◆ **INSTRUCTION A**:
Answer these from the passage on escapism in pop romance:
(i) What does the term "pop romance" designate in the paper?
(ii) What is meant by "value satisfaction"?
(iii) What two effects does an easy victory have, according to the passage?
◆ **INSTRUCTION B**: Set down word for word the portion of the passage on escapism in pop romance running from "The Superhero Reader" up to and including "weakens that case.".
◆ **INSTRUCTION C**: Resume the passage on escapism in pop romance after its final sentence and carry its argument forward.
## START SOURCE PASSAGE
The Superhero Reader
Page 14
But what is “escape”? If it means a temporary psychological and intellectual disengagement from the tensions and problems of “real” life, the type of entertainment referred to above will not serve. For “pop romance” (a term that will be used throughout this paper to designate television programs, films, and comic strips in the adventure category) is typically replete with tensions and problems, and those not usually very far removed from present reality. A few years ago it might have been argued that the frequent threats and acts of violence to be found in pop romance made the genre escapist by virtue of sheer hyperbole, but our growing awareness of how violent our reality actually is weakens that case.
It might better be argued that the “escapism” of pop romance resides paradoxically in the security it generates: we know, deep down in our hearts, that Batman will not be turned into a human shish kabob by “The Joker,” that Steve Canyon will in the end foil the attempt of the Chinese Reds to defoliate Central Park. If this argument has some validity, it follows that the “escapism” provided by pop romance involves not only emotional catharsis, the purgation of pity and fear, but also what might be called “value satisfaction,” that confirmation or reaffirmation of our value system which results from our seeing this value system threatened, but ultimately triumphant. For at least one of the things that happens when a hero like Batman or Steve Canyon wins out in the end—and not the least important thing—is that we experience at some level the defeat of Evil (as we imagine it) by the Good (as we have learned it). Even though we consciously are aware that such victories do not always occur in reality, there is a part of us which very much wants them to occur. We are of course unwilling to have such victories take place too easily, as the epic poets well realized, for an easy victory not only lacks dramatic force but paradoxically cheapens the value system the victory is to affirm by making it almost irrelevant.
## END SOURCE PASSAGE
## START SUPPLIED RECORDS
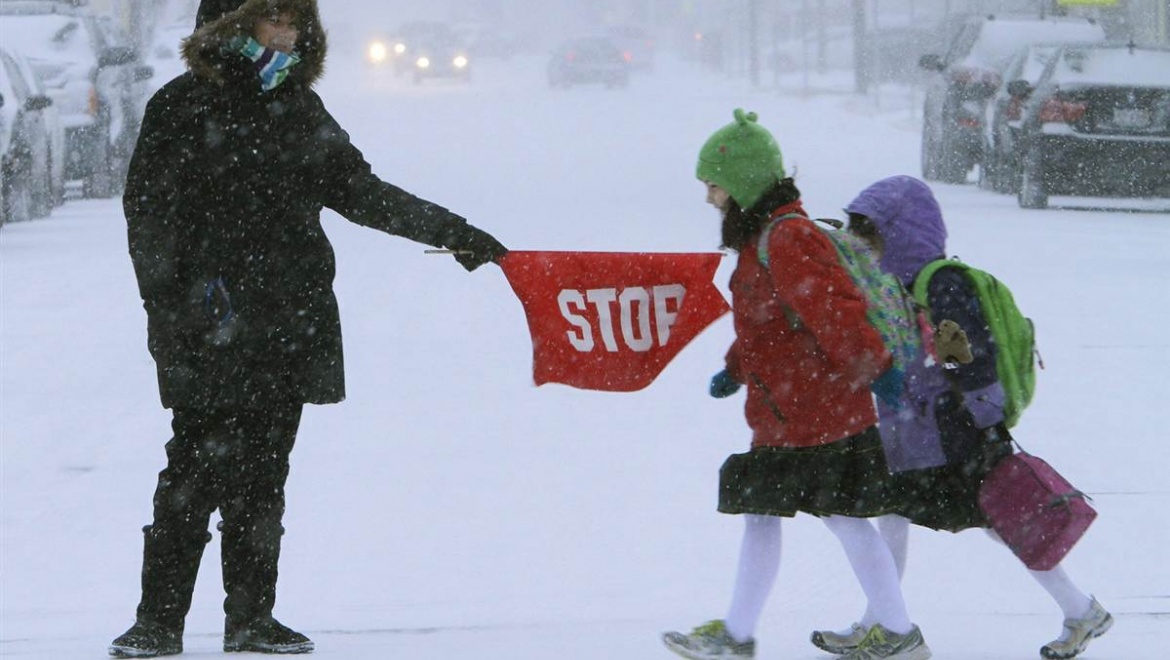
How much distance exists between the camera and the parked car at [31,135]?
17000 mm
## END SUPPLIED RECORDS
## START SUPPLIED RECORDS
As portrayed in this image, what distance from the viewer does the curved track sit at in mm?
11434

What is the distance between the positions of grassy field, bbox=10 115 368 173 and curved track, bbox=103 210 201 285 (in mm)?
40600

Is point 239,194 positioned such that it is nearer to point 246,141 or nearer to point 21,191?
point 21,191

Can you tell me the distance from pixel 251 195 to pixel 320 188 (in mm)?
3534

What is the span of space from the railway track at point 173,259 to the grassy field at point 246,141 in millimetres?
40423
## END SUPPLIED RECORDS
◆ **FINAL ANSWER A**:
(i) Television programs, films, and comic strips in the adventure category.
(ii) The confirmation or reaffirmation of our value system that results from seeing this value system threatened but ultimately triumphant.
(iii) It lacks dramatic force, and it cheapens the value system the victory is meant to affirm by making that system almost irrelevant.

◆ **FINAL ANSWER B**:
The Superhero Reader
Page 14
But what is “escape”? If it means a temporary psychological and intellectual disengagement from the tensions and problems of “real” life, the type of entertainment referred to above will not serve. For “pop romance” (a term that will be used throughout this paper to designate television programs, films, and comic strips in the adventure category) is typically replete with tensions and problems, and those not usually very far removed from present reality. A few years ago it might have been argued that the frequent threats and acts of violence to be found in pop romance made the genre escapist by virtue of sheer hyperbole, but our growing awareness of how violent our reality actually is weakens that case.

◆ **FINAL ANSWER C**:
“Escapism” then, connoting a retreat to a state of mindlessness or euphoria, may well be the wrong term to use to justify or to attack anyone’s involvement in pop romance. Though adventure films, television programs, and comic strips (Cahiers du Cinema and Roy Lichtenstein notwithstanding) may be only pseudo- or semi-art, they need not be more “escapist” than “true” art. Or, as W. R. Robinson claims in his defense of films, “escape” (into the higher reality of moral truth) can be seen as a function of all forms of art:
The most persistent and unjust criticism leveled at the movies has been that they are sui generis “escapist.” But this critical term, the nastiest epithet conceivable within a very narrow-minded aesthetic of truth which sprung up alongside realism, absurdly distorts our sense of what art is or should be. It implies that only an art as grim and dour as the realist thought life to be under the aegis of materialism can qualify as serious aesthetic achievement. … Yet even in the dourest realistic view truth is a human triumph; through it man transcends suffering and determinism. Nikolai Berdyaev saw this clearly when he argued that all art is a victory over heaviness. It is always escape.1
Even popular art forms, Robinson continues, “are a part of man’s intellectual armament in this war to liberate himself from heaviness …,” for “by incarnating the Good, a spiritual entity, in a concrete form, art frees it to be.”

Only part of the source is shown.